Tidak ada batas minimal sesuatu itu dikatakan istihza’, karena sekecil apapun itu, bagaimanapun bentuknya istihza’ merupakan suatu kekufuran. Seperti isyarat dengan mulut, tangan, mata meskipun itu tidak diucapkan.
Orang yang menghina Allah Ta’ala dan dien ini tidak diberi udzur (kesempatan untuk minta maaf dengan alasan tertentu) kecuali karena dipaksa, dan Allah Ta’ala tidak memberi udzur kecuali karena sebab dipaksa dengan syarat hatinya masih mantap dengan keimanan sebagaimana firman Allah:

مَن كَفَرَ بِاللهِ مِن بَعْدِ إِيمَانِهِ إِلاَّ مَنْ أُكْرِهَ وَقَلْبُهُ مُطْمَئِنٌّ بِاْلإِيمَانِ وَلَكِن مَّن شَرَحَ بِالْكُفْرِ صَدْرًا فَعَلَيْهِمْ غَضَبٌ مِّنَ اللهِ وَلَهُمْ عَذَابٌ عَظِيمٌ
“Barang siapa yang kafir kepada Allah sesudah dia beriman (dia mendapat kemurkaan) kecuali orang yang dipaksa kafir padahal hatinya tetap tenang dengan iman (dia tidak berdosa), akan tetapi orang yang melapangkan dadanya untuk kekafiran maka kemurkaaan Allah menimpanya dan baginya adzab yang besar”.(QS.An-Nahl:106)
لَا تَعْتَذِرُوا قَدْ كَفَرْتُمْ بَعْدَ إِيمَانِكُمْ
Tidak usah kalian minta maaf, karena kalian kafir sesudah beriman. (At-Taubah: 66)
Maksudnya, karena ucapan yang kalian katakan itu, yaitu yang kalian keluarkan untuk memperolok-olok Nabi Saw.

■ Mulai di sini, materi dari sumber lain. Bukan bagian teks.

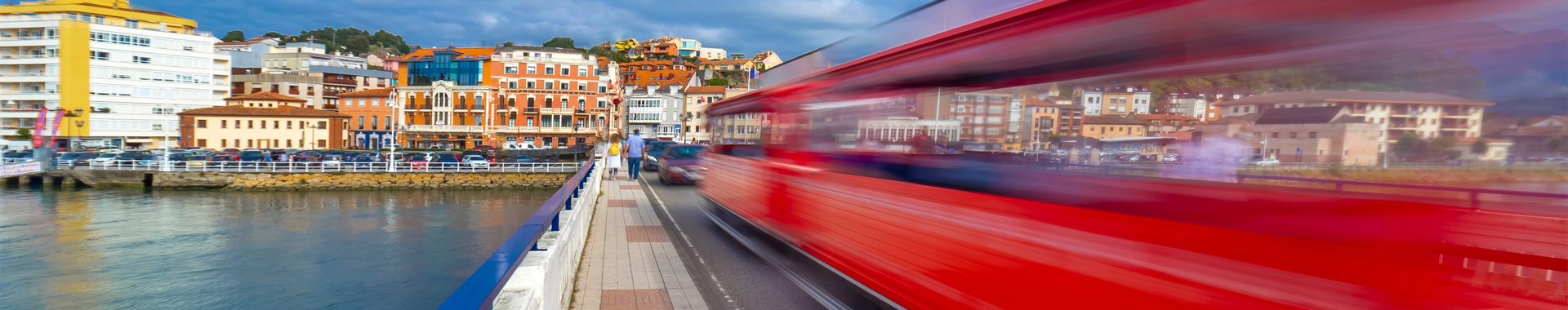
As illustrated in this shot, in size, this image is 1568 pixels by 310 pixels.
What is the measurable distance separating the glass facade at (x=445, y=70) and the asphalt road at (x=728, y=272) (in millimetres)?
68980

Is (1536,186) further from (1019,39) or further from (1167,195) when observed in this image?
(1019,39)

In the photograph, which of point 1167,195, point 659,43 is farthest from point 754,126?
point 659,43

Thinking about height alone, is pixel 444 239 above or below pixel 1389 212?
below

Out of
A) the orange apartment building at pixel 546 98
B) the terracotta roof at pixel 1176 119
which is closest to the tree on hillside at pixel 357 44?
the orange apartment building at pixel 546 98

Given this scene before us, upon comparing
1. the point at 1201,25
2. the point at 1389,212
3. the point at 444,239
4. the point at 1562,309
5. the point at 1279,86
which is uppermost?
the point at 1201,25

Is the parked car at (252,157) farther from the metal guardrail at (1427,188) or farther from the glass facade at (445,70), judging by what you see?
the metal guardrail at (1427,188)

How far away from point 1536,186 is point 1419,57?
43cm

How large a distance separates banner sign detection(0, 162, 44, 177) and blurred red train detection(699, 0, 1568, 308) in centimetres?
5883

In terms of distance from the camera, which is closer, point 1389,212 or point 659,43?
point 1389,212

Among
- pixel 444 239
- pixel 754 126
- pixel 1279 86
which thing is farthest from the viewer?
pixel 444 239

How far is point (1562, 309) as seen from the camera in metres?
1.90

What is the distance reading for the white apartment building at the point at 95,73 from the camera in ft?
220

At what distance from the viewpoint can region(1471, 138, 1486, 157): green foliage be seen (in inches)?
83.9

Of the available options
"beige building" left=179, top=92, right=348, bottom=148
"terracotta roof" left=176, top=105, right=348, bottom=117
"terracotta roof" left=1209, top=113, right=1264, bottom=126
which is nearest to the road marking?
"terracotta roof" left=1209, top=113, right=1264, bottom=126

إِنْ نَعْفُ عَنْ طَائِفَةٍ مِنْكُمْ نُعَذِّبْ طَائِفَةً
Jika kami memaafkan segolongan dari kalian (lantaran mereka bertobat), niscaya Kami akan mengazab golongan (yang lain). (At-Taubah: 66)

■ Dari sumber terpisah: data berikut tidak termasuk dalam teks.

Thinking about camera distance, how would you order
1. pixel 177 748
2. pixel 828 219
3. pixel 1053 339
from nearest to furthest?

Yakni kalian tidak dimaafkan secara keseluruhan, tetapi sebagian dari kalian tetap harus diazab.
Sikap Islam Terhadap Pelaku Istihza’
Allah telah berfirman:
وَقَدْ نَزَّلَ عَلَيْكُمْ فِي الْكِتابِ أَنْ إِذا سَمِعْتُمْ آياتِ اللَّهِ يُكْفَرُ بِها وَيُسْتَهْزَأُ بِها فَلا تَقْعُدُوا مَعَهُمْ حَتَّى يَخُوضُوا فِي حَدِيثٍ غَيْرِهِ إِنَّكُمْ إِذاً مِثْلُهُمْ إِنَّ اللَّهَ جامِعُ الْمُنافِقِينَ وَالْكافِرِينَ فِي جَهَنَّمَ جَمِيعاً
“Dan sungguh Allah telah menurunkan kepada kalian di dalam Al-Qur'an, bahwa apabila kalian mendengar ayat-ayat Allah diingkari dan diperolok-olokkan (oleh orang-orang kafir), maka janganlah kalian duduk beserta mereka, sehingga mereka memasuki pembicaraan yang lain. Karena sesungguhnya (kalau kalian berbuat demikian), tentulah kalian serupa dengan mereka. Sesungguhnya Allah akan mengumpulkan semua orang munafik dan orang kafir di dalam Jahannam.”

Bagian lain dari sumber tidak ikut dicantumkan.